SELECTED EXCERPT ->
Foods That Should Banished From Planet Earth

This morning I received this text into the show; "Hi Paula, only 2 hours left on the night shift! Ya...
TodayFM
TodayFM

8:37 AM - 16 Aug 2017



Foods That Should Banished Fro...

Early Breakfast With Paula MacSweeney

Foods That Should Banished From Planet Earth

TodayFM
TodayFM

8:37 AM - 16 Aug 2017



This morning I received this text into the show;

"Hi Paula, only 2 hours left on the night shift! Yay. My work-mate just brought me a cup of tea and a scone and I was so delighted with him until I realised there's raisins in the scone. RAISINS! Horrible, slimy yokes wrecking my scone and I really believe my day is ruined. The tea is nice though."

 

I actually feel for that person. There's nothing more disappointing than food-disappointment. By the time he or she is finished picking the raisins out of their scone, there'll be nothing left. Raisins should be banished from scones, fact.

And if I had to choose another food to banish from Earth forever, it would be anchovies. Manky, slimy, hairy, stinky little feckers that absolutely ruin a good salad or pizza. Many times, I've ordered a chicken Caesar salad and nowhere on the menu does it say anchovies; yet when the plate is brought out, there it is, looking up at me in all its stinking glory.

I can't even have them on the side of my plate, it has to be brought back and removed for me (and possibly spat on by a waitstaff member who thinks I'm being dramatic). I'm not! They're mingin'! And I know they're in the sauce but the sauce isn't hairy or stinky or slimy so the sauce is okay.

DATA SHOWN ->
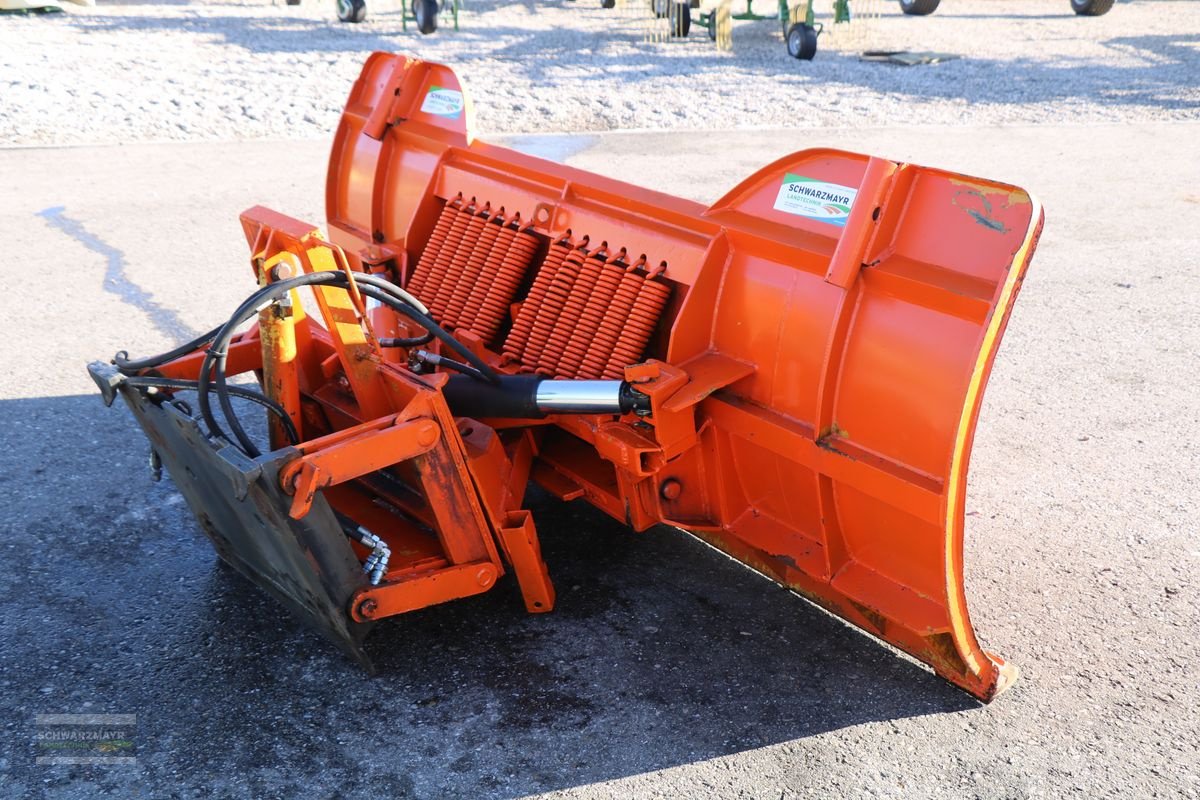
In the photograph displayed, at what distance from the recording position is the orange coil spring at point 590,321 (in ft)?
12.1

SET TASK A ->
In the post on foods that should be banished, how many hours were left on the listener's night shift?
SET TASK B ->
In the post on foods that should be banished, which descriptive words come before "little feckers" in the sentence about anchovies?
SET TASK C ->
Return the passage of the post on foods that should be banished from "I actually feel" up to and including "its stinking glory.", copied word for word.

EXERCISE ANSWER A ->
Two hours.

EXERCISE ANSWER B ->
Manky, slimy, hairy, stinky

EXERCISE ANSWER C ->
I actually feel for that person. There's nothing more disappointing than food-disappointment. By the time he or she is finished picking the raisins out of their scone, there'll be nothing left. Raisins should be banished from scones, fact.

And if I had to choose another food to banish from Earth forever, it would be anchovies. Manky, slimy, hairy, stinky little feckers that absolutely ruin a good salad or pizza. Many times, I've ordered a chicken Caesar salad and nowhere on the menu does it say anchovies; yet when the plate is brought out, there it is, looking up at me in all its stinking glory.